The court of appeal reversed the trial court's grant of summary judgment in favor of TCA and Silverado, based in large part on evidence that TCA had contractually agreed with the California Department of Transportation to take necessary precautions to protect the traveling public and that Silverado's contract with the subcontractor prohibited the subcontractor from erecting road barricades without Silverado's advance written permission.  (Ray, supra, 98 Cal.App.4th at pp. 1131-1133, 120 Cal.Rptr.2d 251.)   The court concluded that TCA and Silverado's retention of control over the roadways was sufficient to establish “an independent duty [on their part] to block the roadway so as to bar persons from crossing under the bridge when there was a risk of harm” and to support triable issues of fact as to whether their failure to do so affirmatively contributed to the employee's death.  (Id. at pp. 1128, 1133, 1137-1139, 120 Cal.Rptr.2d 251.)
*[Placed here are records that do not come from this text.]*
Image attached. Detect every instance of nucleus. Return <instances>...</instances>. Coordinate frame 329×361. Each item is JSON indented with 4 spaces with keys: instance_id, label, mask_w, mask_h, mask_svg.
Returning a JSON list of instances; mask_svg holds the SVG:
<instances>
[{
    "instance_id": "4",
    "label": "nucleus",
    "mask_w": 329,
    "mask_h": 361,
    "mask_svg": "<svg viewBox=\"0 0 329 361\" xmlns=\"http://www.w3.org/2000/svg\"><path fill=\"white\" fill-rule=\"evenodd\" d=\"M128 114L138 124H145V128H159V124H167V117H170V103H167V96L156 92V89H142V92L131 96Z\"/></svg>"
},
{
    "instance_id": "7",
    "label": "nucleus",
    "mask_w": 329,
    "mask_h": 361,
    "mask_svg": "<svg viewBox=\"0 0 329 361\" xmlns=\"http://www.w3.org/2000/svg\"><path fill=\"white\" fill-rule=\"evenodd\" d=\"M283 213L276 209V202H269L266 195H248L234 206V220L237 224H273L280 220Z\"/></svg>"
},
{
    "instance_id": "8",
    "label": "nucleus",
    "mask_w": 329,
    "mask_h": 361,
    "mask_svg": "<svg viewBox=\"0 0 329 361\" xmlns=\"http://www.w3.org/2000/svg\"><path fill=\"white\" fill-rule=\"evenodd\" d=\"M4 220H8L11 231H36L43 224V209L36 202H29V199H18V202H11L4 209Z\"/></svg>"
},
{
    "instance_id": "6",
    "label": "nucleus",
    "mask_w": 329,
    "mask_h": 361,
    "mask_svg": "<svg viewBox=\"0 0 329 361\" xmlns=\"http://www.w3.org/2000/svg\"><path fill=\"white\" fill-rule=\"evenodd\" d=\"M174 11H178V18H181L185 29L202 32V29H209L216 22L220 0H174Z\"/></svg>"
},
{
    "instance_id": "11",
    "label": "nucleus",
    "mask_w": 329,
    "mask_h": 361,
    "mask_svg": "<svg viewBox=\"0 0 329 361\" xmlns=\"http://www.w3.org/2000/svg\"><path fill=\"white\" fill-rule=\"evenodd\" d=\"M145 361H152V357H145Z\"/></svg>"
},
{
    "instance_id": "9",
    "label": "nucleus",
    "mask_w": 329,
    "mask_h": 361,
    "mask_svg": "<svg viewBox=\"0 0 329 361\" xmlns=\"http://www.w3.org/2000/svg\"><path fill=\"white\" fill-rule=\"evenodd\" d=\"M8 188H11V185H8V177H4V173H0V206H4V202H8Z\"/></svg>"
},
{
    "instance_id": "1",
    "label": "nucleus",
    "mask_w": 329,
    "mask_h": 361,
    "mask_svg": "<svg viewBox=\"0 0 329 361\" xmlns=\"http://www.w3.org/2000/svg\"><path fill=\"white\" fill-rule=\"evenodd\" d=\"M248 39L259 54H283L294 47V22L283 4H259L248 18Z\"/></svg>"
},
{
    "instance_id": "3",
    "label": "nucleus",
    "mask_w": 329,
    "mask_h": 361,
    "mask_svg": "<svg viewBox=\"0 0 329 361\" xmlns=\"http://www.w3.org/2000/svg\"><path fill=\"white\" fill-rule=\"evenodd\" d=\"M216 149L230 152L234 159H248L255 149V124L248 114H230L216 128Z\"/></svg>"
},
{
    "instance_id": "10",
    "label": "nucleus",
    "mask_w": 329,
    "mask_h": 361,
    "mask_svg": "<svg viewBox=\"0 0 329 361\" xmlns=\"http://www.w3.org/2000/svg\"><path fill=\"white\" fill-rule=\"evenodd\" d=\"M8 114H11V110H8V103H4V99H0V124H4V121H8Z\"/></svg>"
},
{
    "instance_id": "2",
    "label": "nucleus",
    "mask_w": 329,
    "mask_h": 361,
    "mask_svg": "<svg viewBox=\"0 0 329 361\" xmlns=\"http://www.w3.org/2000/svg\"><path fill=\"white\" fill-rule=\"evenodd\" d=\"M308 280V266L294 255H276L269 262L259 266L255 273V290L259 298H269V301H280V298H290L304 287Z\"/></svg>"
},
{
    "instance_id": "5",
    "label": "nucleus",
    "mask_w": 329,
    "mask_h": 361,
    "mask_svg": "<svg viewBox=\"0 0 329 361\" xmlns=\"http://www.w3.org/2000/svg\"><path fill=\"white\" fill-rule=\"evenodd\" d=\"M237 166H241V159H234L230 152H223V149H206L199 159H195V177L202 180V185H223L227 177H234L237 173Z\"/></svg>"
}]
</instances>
 The facts of Ray are distinguishable from the facts presented here in several important respects.   In Ray, the general contractor and the agency not only retained the right to control traffic safety, but also contractually precluded the subcontractor from implementing the precise safety precaution that the plaintiff contended was necessary to protect the public, including her husband, from the risk of falling debris.   The plaintiff's theory was that Silverado and TCA owed her husband a duty, not as the employee of a subcontractor on the job but as a member of the public using the road, and that their breach of this duty to keep the roadway safe caused his death.  (Ray, supra, 98 Cal.App.4th at pp. 1128-1129, 120 Cal.Rptr.2d 251.)

Here, the Estate's theory of liability is based on the notion that HWI owed a duty to Ruiz as an employee of Henkels to make sure that Henkels's crew used safe work practices in replacing the insulators on the tower.   However, the contracts between the parties here placed the duty of ensuring that adequate safety precautions were in place during the work on Henkels, not on HWI, and, unlike the situation in Ray, there is no evidence that SDG & E prohibited Henkels from undertaking practices or procedures that Henkels believed were necessary to keep the crew members working on the tower safe.   That HWI was authorized to stop the work if Henkels failed to comply with its contractual obligations, but did not use that authority, is not sufficient to establish liability.  (Hooker, supra, 27 Cal.4th at p. 209, 115 Cal.Rptr.2d 853, 38 P.3d 1081.)   The evidence before us does not create any triable issue of fact that HWI exercised its retained control in such a manner that affirmatively contributed to Ruiz's electrocution.

B. Failure to Undertake Adequate Rescue Measures

Finally, the Estate contends that SDG & E had a duty under the California Code of Regulations and industry standards to have a rescue plan in the event of injury to someone who was working on an electric utility tower.   It contends that HWI breached this duty by failing to ensure that there was a bucket truck on site that was tall enough to reach the top phase of the tower, failing to request that TL 23006 be deenergized once Ruiz was hurt, failing to immediately notify the SDG & E operations supervisor of the incident and failing to request that another crew member or an SDG & E representative assist Fairbairn in the rescue efforts.   As with the Estate's theory of HWI's liability for SDG & E's breach of nondelegable duties, however, the fact that SDG & E had certain duties to Ruiz does not mean that HWI also owed him those duties.   In the absence of persuasive authority to establish that HWI owed Ruiz an affirmative duty to undertake rescue measures, the Estate has not established that the court erred in holding that HWI's failure to take such measures did not render HWI liable for Ruiz's death.


The judgment is affirmed.   HWI is entitled to recover its costs on appeal.